Jim Dettman jimdettman at earthlink.net
Sun Feb 29 10:14:56 CST 2004


John,

<<In order to do that I need to figure out the "drill down" thing - I
believe
that Drew was the one that assured me that it is possible.  I just have to
see if I can find the hints of how.  It had to do with opening the query and
inspecting the properties of the fields.>>

  I missed earlier parts of this discussion, but I'm assuming what you mean
by "drilling down" is looping through all the controls, then yes it
certainly can be done.  Any of the code floating out there to resize forms
contains the logic required.   If you don't have access to something like
that, it's a pretty straight forward matter.

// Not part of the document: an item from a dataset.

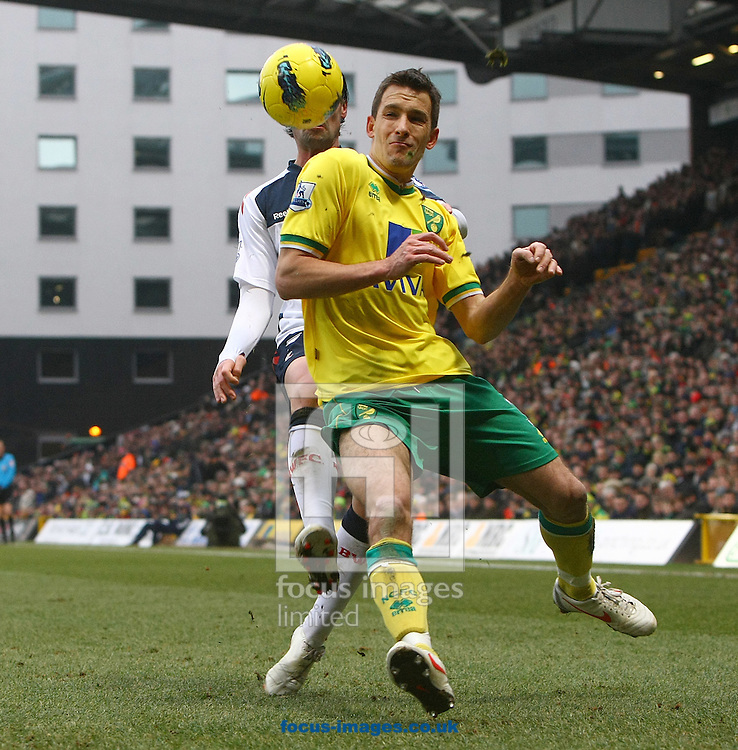 Picture by Paul Chesterton/Focus Images Ltd.  07904 640267.04/02/12.Adam Drury of Norwich and Chris Eagles of Bolton in action during the Barclays Premier League match at Carrow Road stadium, Norwich.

  Starting at the form level, you'd use the controls collection to iterate
through all the controls for an object.  Just be aware that you'll need to
handle container controls (i.e. page frames and subforms), so it will be a
series of nested loops.  You might want to try and make it a recursive
procedure.  Performance wise, you also might want to restrict which controls
are looked at.  For example, if you don't place controls in anything other
then the detail section of forms, then no need to check the header and
footer.

  Once you locate a control, you use the TypeOf function to figure out what
it is and if you need to deal with it. I would not bother checking the
.enabled or .locked properties, but simply check .oldvalue vs .value, as it
should be faster that way.

  This would all be done in the BeforeUpdate event after your sure your not
going to cancel for any reason.

  As far as the change log, I've always used the approach of one record per
field change:

tblLogID  - Autonumber -PK
LogDateTime - D/T
LogType   - String - "A"dd, "D"elete, "U"pdate
TableName - String
RecordPK  - String
FieldName - String
TypeOf    - Numeric - Indicates where "NewValue" is stored
NewValue1 - String
NewValue2 - Integer
NewValue3 - Long
NewValue4 - Single
etc....

  I don't bother to hold the .oldvalue because you'd be duplicating it in
the table.  You can also see that I don't bother to try and convert the
.oldvalue into a common type (i.e. a string), but rather store the actual
value.   If I had access to the raw binary data, then I'd do so, but without
that, this seemed to be the cleanest way.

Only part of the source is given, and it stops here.